Tapping methane from landfills and better management and restoration of soils, wetlands and forests in order to ‘sequestrate’ carbon from the air and minimize releases from the land are also part of Iceland’s strategy.

New Zealand is aspiring to climate neutrality through a wide range of domestic initiatives including a trading scheme covering all sectors of the economy and all six greenhouse gases regulated under the Kyoto Protocol. The country has set itself the target of generating 90 percent of its electricity from renewable sources by 2025, and halving per capita transport emissions by 2040 by introducing electric cars and a requirement to use bio fuels. Meanwhile six government agencies will be aiming to achieve full neutrality by 2012. Where emissions cannot be cut they will be offset through forest regeneration projects on tribal lands.

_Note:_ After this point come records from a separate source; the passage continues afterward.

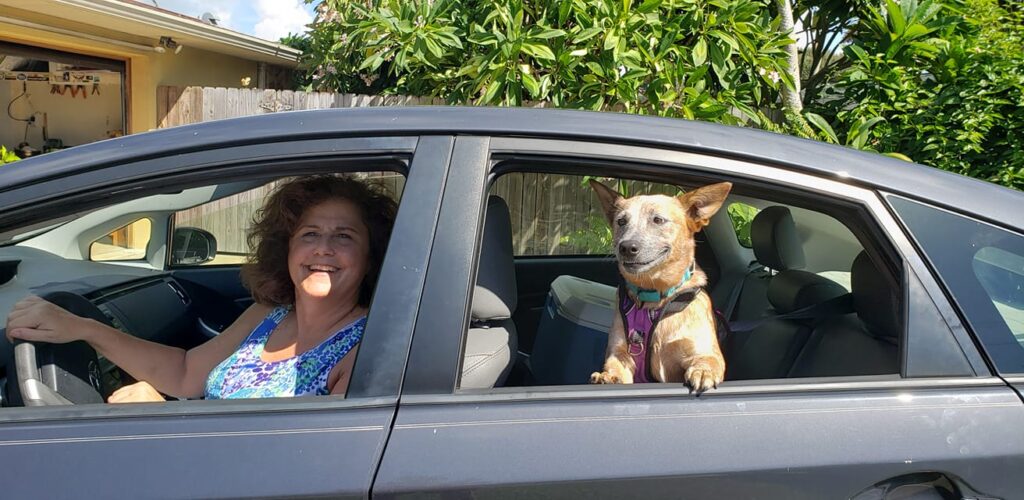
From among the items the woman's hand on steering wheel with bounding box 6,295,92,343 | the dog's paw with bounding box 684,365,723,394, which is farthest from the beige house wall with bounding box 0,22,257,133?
the dog's paw with bounding box 684,365,723,394

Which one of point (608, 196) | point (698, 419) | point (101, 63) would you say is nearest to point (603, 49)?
point (608, 196)

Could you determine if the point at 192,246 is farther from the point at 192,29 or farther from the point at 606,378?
the point at 192,29

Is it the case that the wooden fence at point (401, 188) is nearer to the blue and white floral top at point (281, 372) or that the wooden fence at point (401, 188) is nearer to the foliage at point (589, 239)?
the foliage at point (589, 239)

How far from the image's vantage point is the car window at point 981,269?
1494 millimetres

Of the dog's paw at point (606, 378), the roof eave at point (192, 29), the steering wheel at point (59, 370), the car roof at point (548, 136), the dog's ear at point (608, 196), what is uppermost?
the roof eave at point (192, 29)

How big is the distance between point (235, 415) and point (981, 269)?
155 centimetres

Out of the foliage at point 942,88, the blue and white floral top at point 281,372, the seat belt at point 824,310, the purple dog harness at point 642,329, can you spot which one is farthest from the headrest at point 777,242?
the foliage at point 942,88

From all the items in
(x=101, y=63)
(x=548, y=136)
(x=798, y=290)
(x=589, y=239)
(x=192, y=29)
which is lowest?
(x=589, y=239)

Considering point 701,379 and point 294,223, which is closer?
point 701,379

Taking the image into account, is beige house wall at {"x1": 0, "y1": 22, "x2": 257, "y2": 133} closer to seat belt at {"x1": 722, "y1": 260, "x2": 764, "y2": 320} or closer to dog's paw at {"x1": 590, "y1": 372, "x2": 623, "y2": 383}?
seat belt at {"x1": 722, "y1": 260, "x2": 764, "y2": 320}

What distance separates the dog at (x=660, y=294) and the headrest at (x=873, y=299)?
399 mm

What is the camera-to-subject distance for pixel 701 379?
1.48m

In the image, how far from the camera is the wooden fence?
2965mm

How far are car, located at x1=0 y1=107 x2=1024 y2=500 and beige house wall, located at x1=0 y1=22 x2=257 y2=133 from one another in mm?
6770
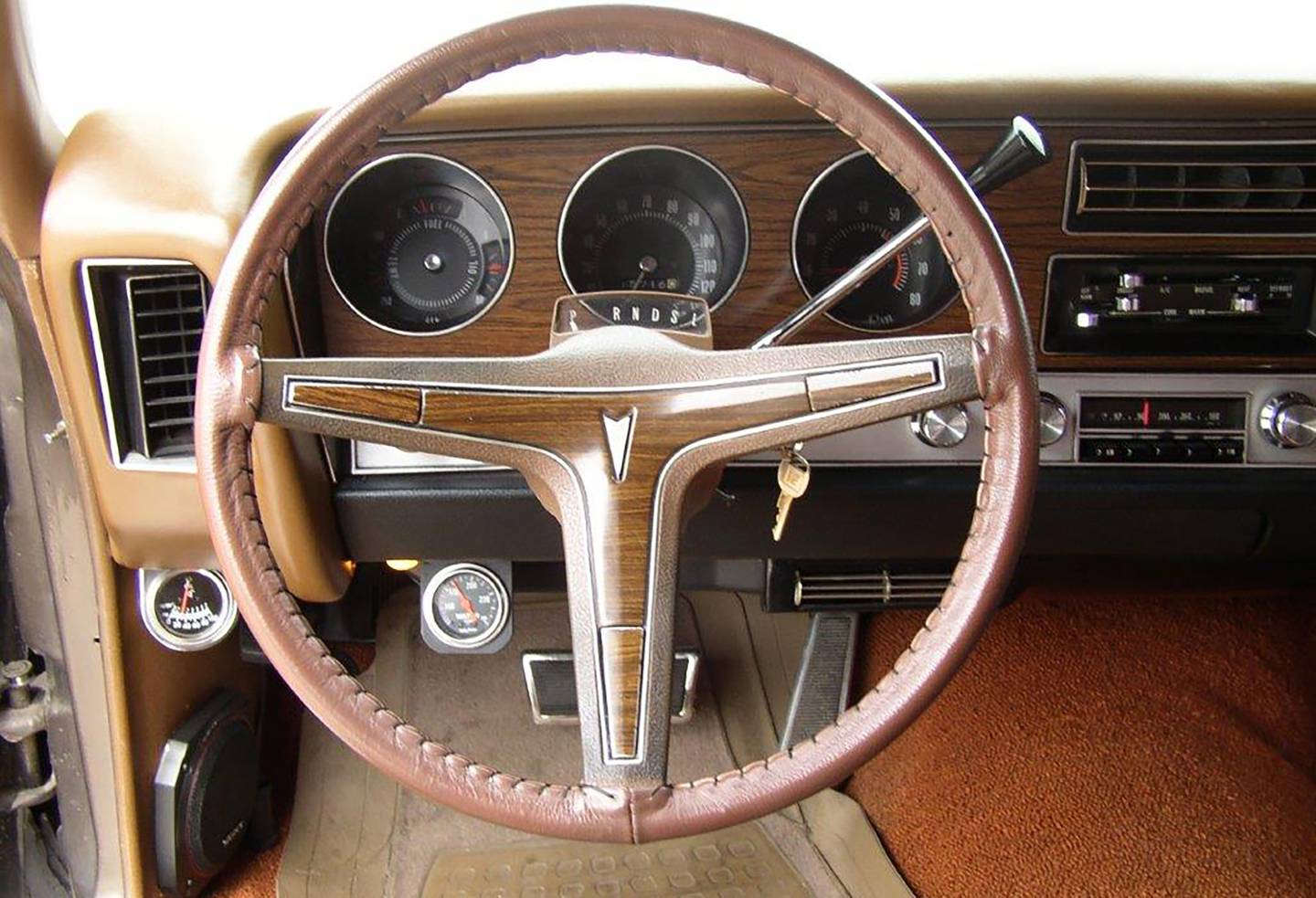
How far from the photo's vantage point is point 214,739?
1547 millimetres

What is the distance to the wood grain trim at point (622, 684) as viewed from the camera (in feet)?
2.81

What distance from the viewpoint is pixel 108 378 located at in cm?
117

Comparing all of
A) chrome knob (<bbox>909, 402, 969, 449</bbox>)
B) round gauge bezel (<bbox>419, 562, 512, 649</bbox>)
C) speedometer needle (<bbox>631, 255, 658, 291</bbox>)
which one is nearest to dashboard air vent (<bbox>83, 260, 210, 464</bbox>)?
round gauge bezel (<bbox>419, 562, 512, 649</bbox>)

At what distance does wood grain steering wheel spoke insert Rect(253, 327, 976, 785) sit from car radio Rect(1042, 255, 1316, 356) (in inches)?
19.7

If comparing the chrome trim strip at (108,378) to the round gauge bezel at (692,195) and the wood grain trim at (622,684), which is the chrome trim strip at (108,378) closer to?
the round gauge bezel at (692,195)

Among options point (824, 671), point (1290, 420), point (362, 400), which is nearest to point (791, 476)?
point (362, 400)

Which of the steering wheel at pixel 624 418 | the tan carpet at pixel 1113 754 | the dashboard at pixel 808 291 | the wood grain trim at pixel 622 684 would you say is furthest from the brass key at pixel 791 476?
the tan carpet at pixel 1113 754

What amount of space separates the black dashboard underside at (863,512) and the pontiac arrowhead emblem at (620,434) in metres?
0.38

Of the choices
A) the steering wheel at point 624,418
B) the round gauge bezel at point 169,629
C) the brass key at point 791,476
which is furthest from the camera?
the round gauge bezel at point 169,629

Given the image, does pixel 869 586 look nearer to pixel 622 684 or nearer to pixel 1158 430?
pixel 1158 430

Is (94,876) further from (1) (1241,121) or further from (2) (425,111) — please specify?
(1) (1241,121)

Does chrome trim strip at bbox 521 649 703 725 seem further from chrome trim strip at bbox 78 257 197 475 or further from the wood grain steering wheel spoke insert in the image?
the wood grain steering wheel spoke insert

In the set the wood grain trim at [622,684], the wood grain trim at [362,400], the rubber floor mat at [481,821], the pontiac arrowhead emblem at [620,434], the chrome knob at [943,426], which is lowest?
the rubber floor mat at [481,821]

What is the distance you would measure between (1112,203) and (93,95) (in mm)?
1104
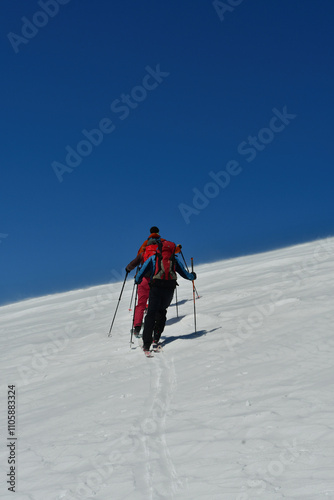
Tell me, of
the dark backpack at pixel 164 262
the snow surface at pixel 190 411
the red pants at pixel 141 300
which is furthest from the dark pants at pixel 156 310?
the red pants at pixel 141 300

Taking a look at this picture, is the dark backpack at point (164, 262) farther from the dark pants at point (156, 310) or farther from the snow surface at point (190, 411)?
the snow surface at point (190, 411)

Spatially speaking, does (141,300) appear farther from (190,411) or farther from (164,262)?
(190,411)

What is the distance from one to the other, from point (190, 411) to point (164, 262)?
401cm

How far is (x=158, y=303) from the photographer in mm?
8336

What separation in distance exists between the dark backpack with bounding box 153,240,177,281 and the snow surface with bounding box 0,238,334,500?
4.74 ft

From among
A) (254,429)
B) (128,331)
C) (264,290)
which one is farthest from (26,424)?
(264,290)

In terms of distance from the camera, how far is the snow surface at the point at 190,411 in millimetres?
3275

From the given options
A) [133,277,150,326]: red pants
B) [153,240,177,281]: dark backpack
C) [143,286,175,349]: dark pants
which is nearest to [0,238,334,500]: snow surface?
[143,286,175,349]: dark pants

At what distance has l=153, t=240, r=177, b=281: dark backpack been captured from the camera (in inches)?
325

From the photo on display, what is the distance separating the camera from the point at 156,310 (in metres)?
8.37

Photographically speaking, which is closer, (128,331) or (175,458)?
(175,458)

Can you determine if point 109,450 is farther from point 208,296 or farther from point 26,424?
point 208,296

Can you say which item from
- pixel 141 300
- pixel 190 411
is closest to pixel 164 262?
pixel 141 300

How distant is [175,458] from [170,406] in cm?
130
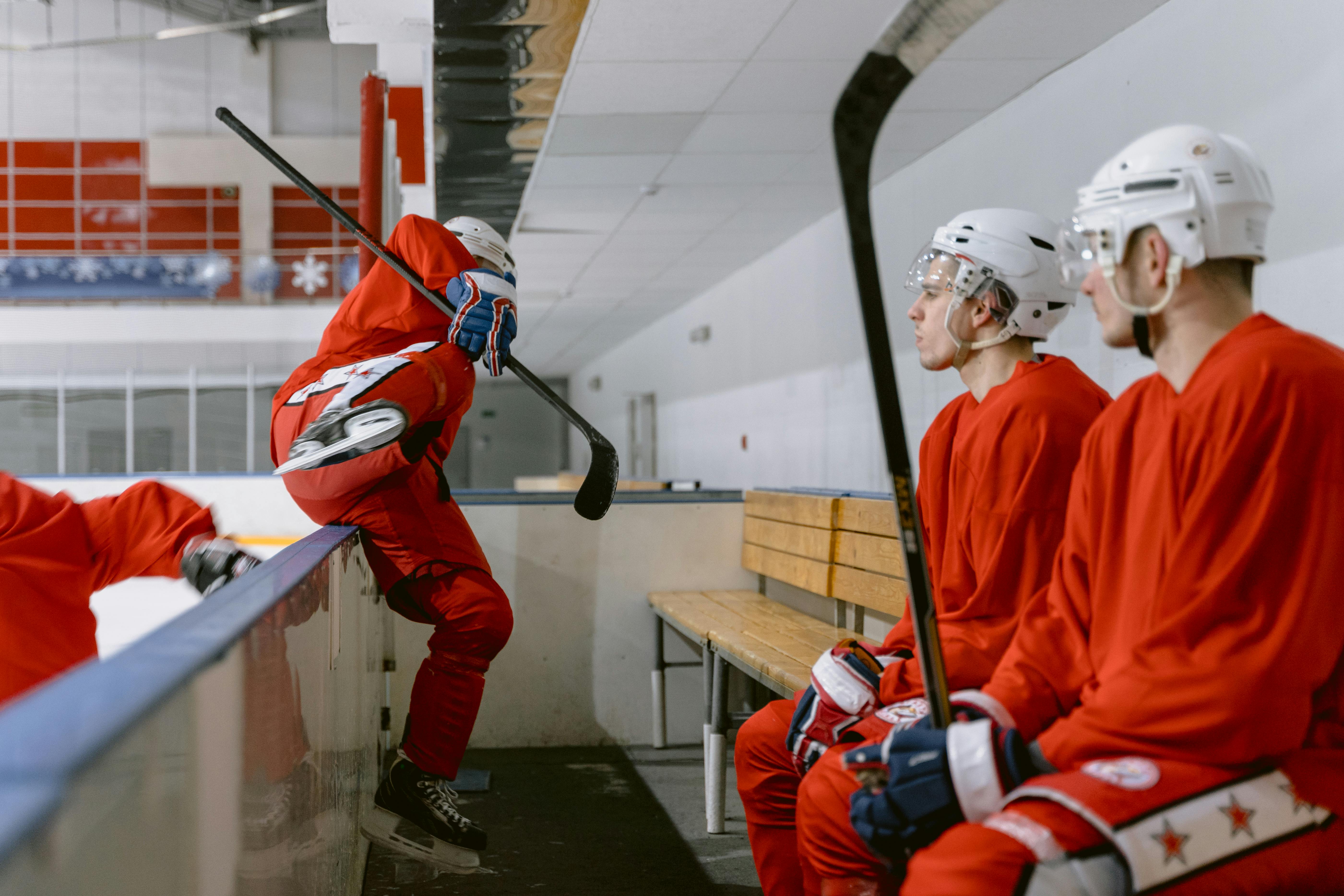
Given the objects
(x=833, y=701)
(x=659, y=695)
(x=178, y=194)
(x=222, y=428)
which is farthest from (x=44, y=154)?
(x=833, y=701)

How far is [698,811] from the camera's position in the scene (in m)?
3.09

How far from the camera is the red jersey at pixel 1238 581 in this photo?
1.03 meters

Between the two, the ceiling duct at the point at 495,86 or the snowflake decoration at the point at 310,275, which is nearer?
the ceiling duct at the point at 495,86

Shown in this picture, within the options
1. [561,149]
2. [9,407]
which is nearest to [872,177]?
[561,149]

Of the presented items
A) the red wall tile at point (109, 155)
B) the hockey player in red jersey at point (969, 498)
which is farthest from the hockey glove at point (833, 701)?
the red wall tile at point (109, 155)

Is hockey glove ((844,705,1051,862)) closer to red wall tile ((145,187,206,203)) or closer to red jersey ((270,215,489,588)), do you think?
red jersey ((270,215,489,588))

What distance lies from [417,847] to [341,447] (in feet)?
2.87

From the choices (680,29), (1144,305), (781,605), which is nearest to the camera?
(1144,305)

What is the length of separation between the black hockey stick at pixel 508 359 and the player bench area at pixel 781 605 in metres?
0.50

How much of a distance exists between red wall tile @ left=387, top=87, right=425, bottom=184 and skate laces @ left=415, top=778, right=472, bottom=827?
16.0ft

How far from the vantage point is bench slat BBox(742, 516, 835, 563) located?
10.8ft

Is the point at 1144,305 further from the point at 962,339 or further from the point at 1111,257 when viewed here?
the point at 962,339

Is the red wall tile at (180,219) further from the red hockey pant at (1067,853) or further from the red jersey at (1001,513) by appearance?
the red hockey pant at (1067,853)

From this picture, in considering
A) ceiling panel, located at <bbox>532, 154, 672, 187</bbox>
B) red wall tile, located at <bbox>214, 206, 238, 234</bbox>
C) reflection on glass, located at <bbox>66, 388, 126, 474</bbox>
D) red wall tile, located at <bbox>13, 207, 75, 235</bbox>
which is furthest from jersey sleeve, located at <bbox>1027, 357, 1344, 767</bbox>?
red wall tile, located at <bbox>13, 207, 75, 235</bbox>
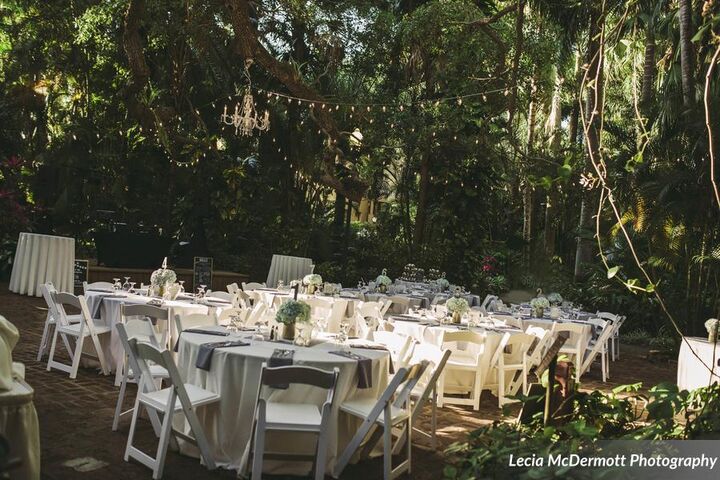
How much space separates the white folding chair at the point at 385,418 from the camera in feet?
13.6

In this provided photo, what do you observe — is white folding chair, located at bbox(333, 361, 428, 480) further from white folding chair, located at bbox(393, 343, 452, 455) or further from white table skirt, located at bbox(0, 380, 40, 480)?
white table skirt, located at bbox(0, 380, 40, 480)

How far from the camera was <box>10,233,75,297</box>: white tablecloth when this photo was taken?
12.0 metres

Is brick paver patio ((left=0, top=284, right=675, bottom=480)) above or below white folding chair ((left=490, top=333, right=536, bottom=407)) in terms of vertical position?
below

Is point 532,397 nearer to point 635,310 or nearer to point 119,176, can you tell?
point 635,310

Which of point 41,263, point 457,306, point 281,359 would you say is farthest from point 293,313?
point 41,263

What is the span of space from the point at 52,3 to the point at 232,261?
22.5 ft

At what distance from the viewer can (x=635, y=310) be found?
14109mm

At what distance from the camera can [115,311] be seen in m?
6.83

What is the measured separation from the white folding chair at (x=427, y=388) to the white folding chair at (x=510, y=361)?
133 cm

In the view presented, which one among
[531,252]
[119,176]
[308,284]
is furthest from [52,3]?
[531,252]

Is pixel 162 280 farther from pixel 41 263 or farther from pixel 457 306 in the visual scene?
pixel 41 263

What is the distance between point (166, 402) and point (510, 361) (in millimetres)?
4444

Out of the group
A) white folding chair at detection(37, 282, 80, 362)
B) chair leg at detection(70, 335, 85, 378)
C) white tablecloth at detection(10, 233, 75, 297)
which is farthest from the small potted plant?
white tablecloth at detection(10, 233, 75, 297)

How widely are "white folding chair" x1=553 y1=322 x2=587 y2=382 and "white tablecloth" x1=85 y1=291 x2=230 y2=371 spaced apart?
13.9 feet
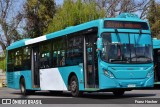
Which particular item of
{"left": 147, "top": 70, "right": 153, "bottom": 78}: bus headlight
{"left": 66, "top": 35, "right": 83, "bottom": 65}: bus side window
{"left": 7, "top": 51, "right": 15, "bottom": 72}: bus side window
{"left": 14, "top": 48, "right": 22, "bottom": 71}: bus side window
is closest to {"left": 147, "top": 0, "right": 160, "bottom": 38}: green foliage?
{"left": 7, "top": 51, "right": 15, "bottom": 72}: bus side window

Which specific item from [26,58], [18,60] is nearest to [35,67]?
[26,58]

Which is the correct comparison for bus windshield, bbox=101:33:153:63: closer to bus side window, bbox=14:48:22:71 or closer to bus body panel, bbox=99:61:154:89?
bus body panel, bbox=99:61:154:89

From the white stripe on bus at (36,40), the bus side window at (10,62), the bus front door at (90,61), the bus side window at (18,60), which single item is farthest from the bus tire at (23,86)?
the bus front door at (90,61)

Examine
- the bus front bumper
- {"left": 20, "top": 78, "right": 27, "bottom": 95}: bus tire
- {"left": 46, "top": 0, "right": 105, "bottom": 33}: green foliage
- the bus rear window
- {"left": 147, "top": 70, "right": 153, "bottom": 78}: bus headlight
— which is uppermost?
{"left": 46, "top": 0, "right": 105, "bottom": 33}: green foliage

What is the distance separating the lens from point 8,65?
25.6 metres

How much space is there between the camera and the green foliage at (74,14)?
42812 mm

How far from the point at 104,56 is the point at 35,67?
6873 millimetres

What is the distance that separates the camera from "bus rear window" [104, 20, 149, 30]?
16172 mm

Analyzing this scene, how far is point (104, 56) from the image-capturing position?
1572 cm

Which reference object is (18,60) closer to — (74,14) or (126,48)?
(126,48)

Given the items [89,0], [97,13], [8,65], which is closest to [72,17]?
[97,13]

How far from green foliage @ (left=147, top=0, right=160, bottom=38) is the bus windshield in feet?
117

New Zealand, which will host World Environment Day 2008 under the theme ‘Kick the C02 Habit”, is paying particular attention to emissions from agriculture. Some 40,000 farms account for 50 percent of the country’s greenhouse gases versus around 12 percent from agriculture in most developed countries.

Norway aims to become climate neutral by 2030, advancing by around 20 years a previously announced deadline. The country has embarked on a vigorous energy efficiency and energy savings policy and is perfecting carbon capture and storage at its offshore oil fields.

Norway recently joined the European Emissions Trading Scheme and has approved over $730 million to invest in offsets via the Kyoto Protocol’s Joint Implementation and Clean Development Mechanism. It has announced plans to invest $2.7 billion in Reduced Emissions from Deforestation and Degradation—global greenhouse gas emissions from deforestation are estimated to be around 20 percent of the total from all sources. During the period 2008-2012, Norway estimates that it will over-fulfill its Kyoto Protocol commitments by five million tonnes.